When actress Isla Fisher remarked on the dearth of decent comedy roles for women earlier this month ("I realized after 'Wedding Crashers' there aren't that many comic opportunities for women in Hollywood," she told Details magazine. "All the scripts are for men and you play 'the girl' "), the comment was widely picked up, with most of the headlines making some allusion to feminism. The idea that a girl might play anything other than "the girl" in a studio comedy is so far out of the mainstream that it's considered an experimental concept, not to mention a major financial risk.
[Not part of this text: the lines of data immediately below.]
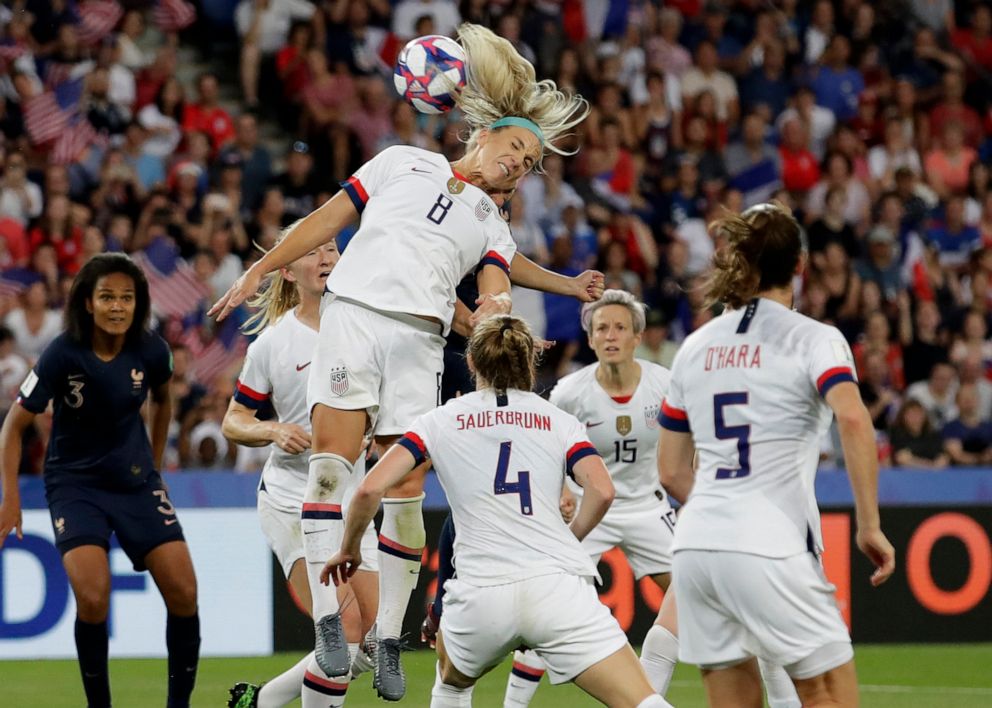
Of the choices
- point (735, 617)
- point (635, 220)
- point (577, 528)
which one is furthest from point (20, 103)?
point (735, 617)

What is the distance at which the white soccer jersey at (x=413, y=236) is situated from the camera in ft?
22.6

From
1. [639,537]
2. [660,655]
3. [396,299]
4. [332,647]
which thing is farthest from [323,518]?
[639,537]

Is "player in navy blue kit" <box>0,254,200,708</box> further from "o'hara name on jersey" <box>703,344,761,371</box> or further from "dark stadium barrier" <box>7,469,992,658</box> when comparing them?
"dark stadium barrier" <box>7,469,992,658</box>

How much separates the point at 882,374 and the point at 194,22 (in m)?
7.41

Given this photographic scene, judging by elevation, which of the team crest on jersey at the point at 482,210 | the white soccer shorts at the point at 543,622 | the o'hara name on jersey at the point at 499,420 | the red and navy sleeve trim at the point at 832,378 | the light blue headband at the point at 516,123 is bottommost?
the white soccer shorts at the point at 543,622

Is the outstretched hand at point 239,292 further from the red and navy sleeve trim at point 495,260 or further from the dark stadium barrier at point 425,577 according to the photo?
the dark stadium barrier at point 425,577

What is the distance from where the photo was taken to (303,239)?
22.4 feet

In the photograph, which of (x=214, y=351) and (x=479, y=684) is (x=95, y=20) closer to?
(x=214, y=351)

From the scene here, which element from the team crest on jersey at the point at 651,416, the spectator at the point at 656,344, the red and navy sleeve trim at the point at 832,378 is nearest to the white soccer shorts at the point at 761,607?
the red and navy sleeve trim at the point at 832,378

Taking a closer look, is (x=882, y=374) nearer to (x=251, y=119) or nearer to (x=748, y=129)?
(x=748, y=129)

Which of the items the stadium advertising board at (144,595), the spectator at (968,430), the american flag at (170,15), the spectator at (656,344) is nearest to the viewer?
the stadium advertising board at (144,595)

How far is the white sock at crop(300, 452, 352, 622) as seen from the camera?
22.4 feet

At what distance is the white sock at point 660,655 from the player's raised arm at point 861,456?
3184 millimetres

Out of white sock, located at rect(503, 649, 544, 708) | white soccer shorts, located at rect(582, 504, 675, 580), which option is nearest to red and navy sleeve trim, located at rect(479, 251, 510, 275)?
white sock, located at rect(503, 649, 544, 708)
It seems that not a week goes by without a dust-up about the alleged misogyny of studio executives, or a lament about the state of women's careers in Hollywood, or an explosion of frustration on feminist blogs. Meanwhile, newspapers are constantly running trend pieces trumpeting women's happy retreat from the public sphere, and publishers are releasing dating books suggesting that women stop being so picky. No wonder Susan Faludi's new book makes a case about the marginalization of women in the terror age -- there has to be some explanation for why, increasingly, girls are reduced to playing "the girl," not just in studio comedies but in life.

The culture is completely obsessed with the gender roles and the relationship between the sexes, but the traditional comedy of the sexes is for all intents and purposes dead. This is particularly troubling because, of all the genres, comedy is the most dependent on the inherent interestingness of a character's point of view. It relies above all on our ability to connect on a human level with the character, to be drawn in by their underdog charisma, to delight in their cleverness, to relate to their ability to recognize the stupidity of those around them, to empathize with their doomed, convention-flouting lunacy. So what does it mean to play "the girl" in mainstream comedies these days? For one thing, "the girl" and "the hot girl" have merged to produce a gorgeous, well-meaning, inoffensive love-object devoid of any motivating purpose and quite possibly manufactured in Stepford. "The girl" exists to be won by the hero, and yet to win her he must do nothing more than be himself. If, on the other hand, she has her own ideal in mind when it comes to a romantic partner, we never get to know what that ideal might be. It's up to the hero to prove himself worthy, usually by simply capitulating to "a commitment," at which point "the girl" has gotten what she wanted and can die happy. The formula is adhered to even when it effectively eliminates conflict and comedic situations.

'The girl' as wife

When "the girl's" desires conflict substantially with the hero's desires -- that is, when "the girl" happens also to be "the wife"-- her desires are presented as hidebound, reactionary, conventional and dull. Funny actresses (we know they're funny because we've seen them on TV) get cast in mainstream comedies all the time, but more often than not, they're scolds or nags or ciphers. (See: Lauren Graham in "Evan Almighty," or Lauren Bowles in "The Heartbreak Kid," or Sarah Silverman in "School of Rock.") You wonder if there's some weird economic principle in their being cast. Like it's the entertainment industry equivalent of the government paying farmers not to grow corn.